Text provided
######

Then, ${\iota }_{v_i}\left(x\right)\mid x^m-1$ and ${\theta }_{v_i}\left(x\right)\mid x^n-1$ for $i=1,2,3$.

If C is a separable R-double cyclic code, then ${\ell }_{v_i}\left(x\right)=0$ for $i=1,2,3$.

If C is a free R-double cyclic code, then the following statements hold:

(1) $deg\left({\ell }_{v_i}\left(x\right)\right)<deg\left({\iota }_{v_i}\left(x\right)\right)$ for $i=1,2,3$.

(2) ${\iota }_{v_i}\left(x\right)\mid {\displaystyle \frac{x^n-1}{{\theta }_{v_i}\left(x\right)}}gcd({\iota }_{v_i}\left(x\right),{\ell }_{v_i}\left(x\right))$ for $i=1,2,3$.

4. Generator Matrices

In this section, we consider the generating matrices of R-double cyclic codes.

Proposition 3. 

Let $C=〈\left(\iota \right(x\left)\right|0),(\ell \left(x\right)\left|\theta \right(x\left)\right)〉=〈\left({\sum }_{i=1}^3{\iota }_{v_i}\left(x\right)v_i\right|0),\left({\sum }_{i=1}^3{\ell }_{v_i}\left(x\right)v_i\right|{\sum }_{i=1}^3{\theta }_{v_i}\left(x\right)v_i)〉$ be a double cyclic code with length $(m,n)$ over R. Then, C is permutation equal to a ${\mathbb{F}}_q$-linear code with a generator matrix in the form $G=\left(\begin{array}{c}{G}_1{v}_1\\ G_2{v}_2\\ G_3{v}_3\end{array}\right)$, where

$$G_i=\left(\begin{array}{c}\begin{array}{ccc}{I}_{m-deg\left({\iota }_{v_i}\left(x\right)\right)}& A_i^1& A_i^2\\ 0& B_i^1& B_i^2\\ 0& 0& 0\end{array}\end{array}|\begin{array}{ccc}0& 0& 0\\ B_i^3& I_{k_i}& 0\\ M_i^1& M_i^2& I_{n-deg\left({\iota }_{v_i}\left(x\right)\right)-k_i}\end{array}\right),i=1,2,3$$

and $k_i=deg\left({\iota }_{v_i}\left(x\right)\right)-deg(gcd({\iota }_{v_i}\left(x\right),{\ell }_{v_i}\left(x\right)))\in \mathbb{N}$, $i=1,2,3$.

######

The tasks
- 1) Summarize the passage on R-double cyclic codes in two sentences.
- 2) For each statement, say whether it agrees with the passage on R-double cyclic codes, and quote the words of the passage that decide it.
(a) For a separable R-double cyclic code, ℓ_{v_i}(x) equals 0 for i = 1, 2, 3.
(b) Section 4 deals with parity-check matrices.
(c) Proposition 3 concerns a double cyclic code of length (m,n) over R.
- 3) Please extend the passage on R-double cyclic codes, starting from the point where it stops.
The listing that comes after this point is separate material with no connection to the passage on R-double cyclic codes.

Dataset content
######

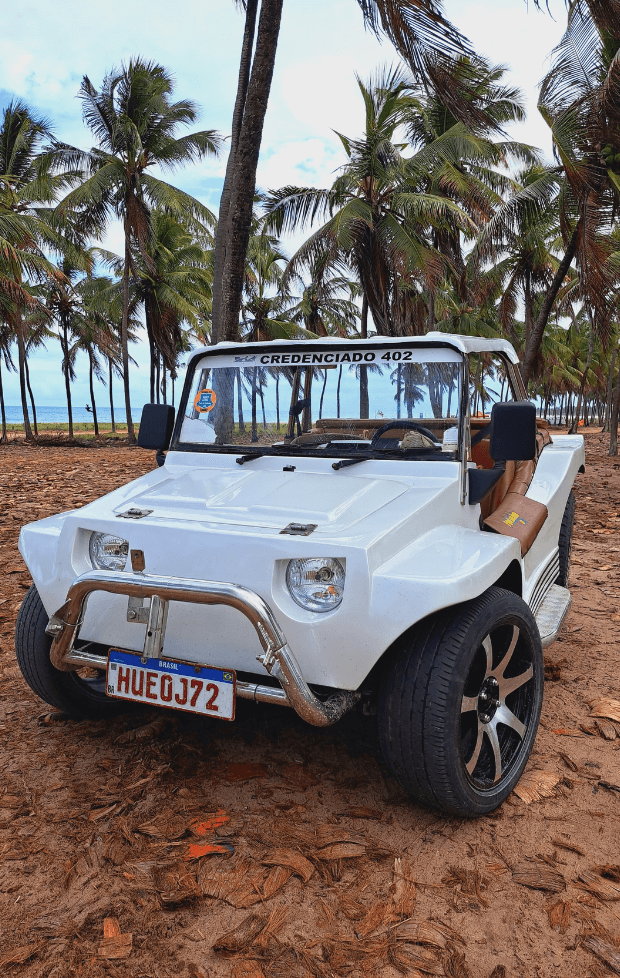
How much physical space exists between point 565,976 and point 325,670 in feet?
3.55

######

Responses per task
- 1) A separable R-double cyclic code has ℓ_{v_i}(x) = 0 for i = 1, 2, 3, while a free one has deg(ℓ_{v_i}(x)) < deg(ι_{v_i}(x)) and meets a stated divisibility condition. Section 4 turns to generator matrices, and Proposition 3 states that a double cyclic code of length (m,n) over R is permutation equal to an F_q-linear code whose generator matrix G stacks the blocks G_1v_1, G_2v_2 and G_3v_3 in a given form.

- 2)
(a) Yes: "If C is a separable R-double cyclic code, then ${\ell }_{v_i}\left(x\right)=0$ for $i=1,2,3$."
(b) No: "In this section, we consider the generating matrices of R-double cyclic codes."
(c) Yes: "be a double cyclic code with length $(m,n)$ over R"

- 3)
Proof. 

We know that all of $C_{v_i},i=1,2,3$ are double cyclic codes over ${\mathbb{F}}_q$ from the canonical projections. By Proposition 8 of paper [7], we know that each of $C_{v_i}$ is a permutation equivalent to a linear code over ${\mathbb{F}}_q$, and their generator matrices have the following forms:

$$G_i=\left(\begin{array}{c}\begin{array}{ccc}{I}_{m-deg\left({\iota }_{v_i}\left(x\right)\right)}& A_i^1& A_i^2\\ 0& B_i^1& B_i^2\\ 0& 0& 0\end{array}\end{array}|\begin{array}{ccc}0& 0& 0\\ B_i^3& I_{k_i}& 0\\ M_i^1& M_i^2& I_{n-deg\left({\iota }_{v_i}\left(x\right)\right)-k_i}\end{array}\right),i=1,2,3,$$

where $B_i^1$ are full rank square matrices of size $k_i\times k_i$, $i=1,2,3$. By reducing the canonical projections to the double cyclic codes, we obtain that the matrix form of C is G. □

From the generator matrix of the R-double cyclic codes, we have an easy computation, as follows.

Corollary 1. 

Let $C=〈\left(\iota \right(x\left)\right|0),(\ell \left(x\right)\left|\theta \right(x\left)\right)〉=〈\left({\sum }_{i=1}^3{\iota }_{v_i}\left(x\right)v_i\right|0),\left({\sum }_{i=1}^3{\ell }_{v_i}\left(x\right)v_i\right|{\sum }_{i=1}^3{\theta }_{v_i}\left(x\right)v_i)〉$ be a double cyclic code with length $(m,n)$ over R. Then, C is an ${\mathbb{F}}_q$-linear code of dimension $3m+3n-{\sum }_{i=1}^3(deg\left({\iota }_{v_i}\left(x\right)\right)+deg\left({\theta }_{v_i}\left(x\right)\right))$.

Proposition 4.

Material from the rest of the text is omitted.